Another change to protective order statute this session – and one that we have reservations about – enables judges to grant petitioners of family abuse protective orders (and where appropriate, any household member of the petitioner) exclusive use and possession of a cellular device. While this new law certainly comes from a place of good intentions – ensuring that survivors of violence don’t lose access to their cellular device, including important data stored on that device – it also has the unintended consequence of allowing the respondent of a protective order access to everything that comes along with maintaining that cellular device: plan information including incoming and outgoing calls/texts, GPS, etc. In this increasingly digital age, it’s not uncommon for us to see a survivor be harassed, manipulated, and stalked through electronic means. Given this, the final bill also includes a brief caveat stating that “the court may enjoin the respondent from using a cellular telephone or other electronic device to locate the petitioner”. We are confident that survivors who are working with advocates in the process of petitioning for a family abuse protective order will be informed about these concerns and will be able to work with their advocate to determine what is best for them/their safety as part of a larger safety planning process.
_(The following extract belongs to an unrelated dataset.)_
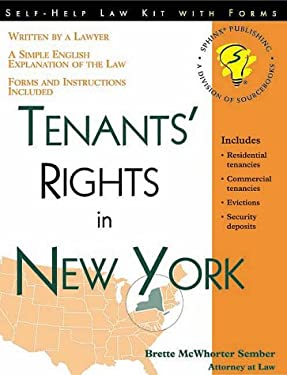 Tenants' Rights in New York 9781572481220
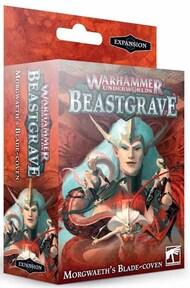 Games Workshop  No Scale 110-89 WHU: Morgwaeth's Blade-coven GW11089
Another interesting bill (HB1212), carried by Delegate Cline, changes Virginia code to allow a minor to designate a “next friend” in court pleadings and motions. This bill allows a “next friend” – which can be a parent, legal guardian, or individual designated to serve as the authorized representative of an individual who has been determined to lack capacity to consent or authorize the disclosure of information – to sign pleadings, motions, or other papers required by the court. Previously under Virginia law, a minor who was unable to afford an attorney could not sign court pleadings on behalf of themselves and a parent of a minor who was unable to afford an attorney could not sign court pleadings on behalf of their children. This was obviously a barrier to minors – and particularly those from low-income families – pursuing and accessing protective orders (or similar pleadings and motions) within the court system. This small change in the code should make it easier for both parents of minors without an attorney AND minors without an attorney to file for protection orders in Virginia.

Looking forward

As we prepare for lawmakers to reconvene in Richmond, finalize our state budget, and decide on whether or not to expand Medicaid in Virginia, the Action Alliance Policy Team will be working with our members, partners, and lobbyists to amplify the voice of survivors in the ongoing work of this special session and the roll-out of new legislation in 2018. With the intersections of domestic and sexual violence, poverty, and access to healthcare being such prominent issues with which our movement grapples, we anticipate program and survivor voices being important ones for our legislators to hear from. Be on the lookout (via Facebook, Twitter, email, etc.) for action alerts and calls for support from our Policy Team in the upcoming weeks! Please also be on the lookout for a full end-of-session report made available to membership by mid-April.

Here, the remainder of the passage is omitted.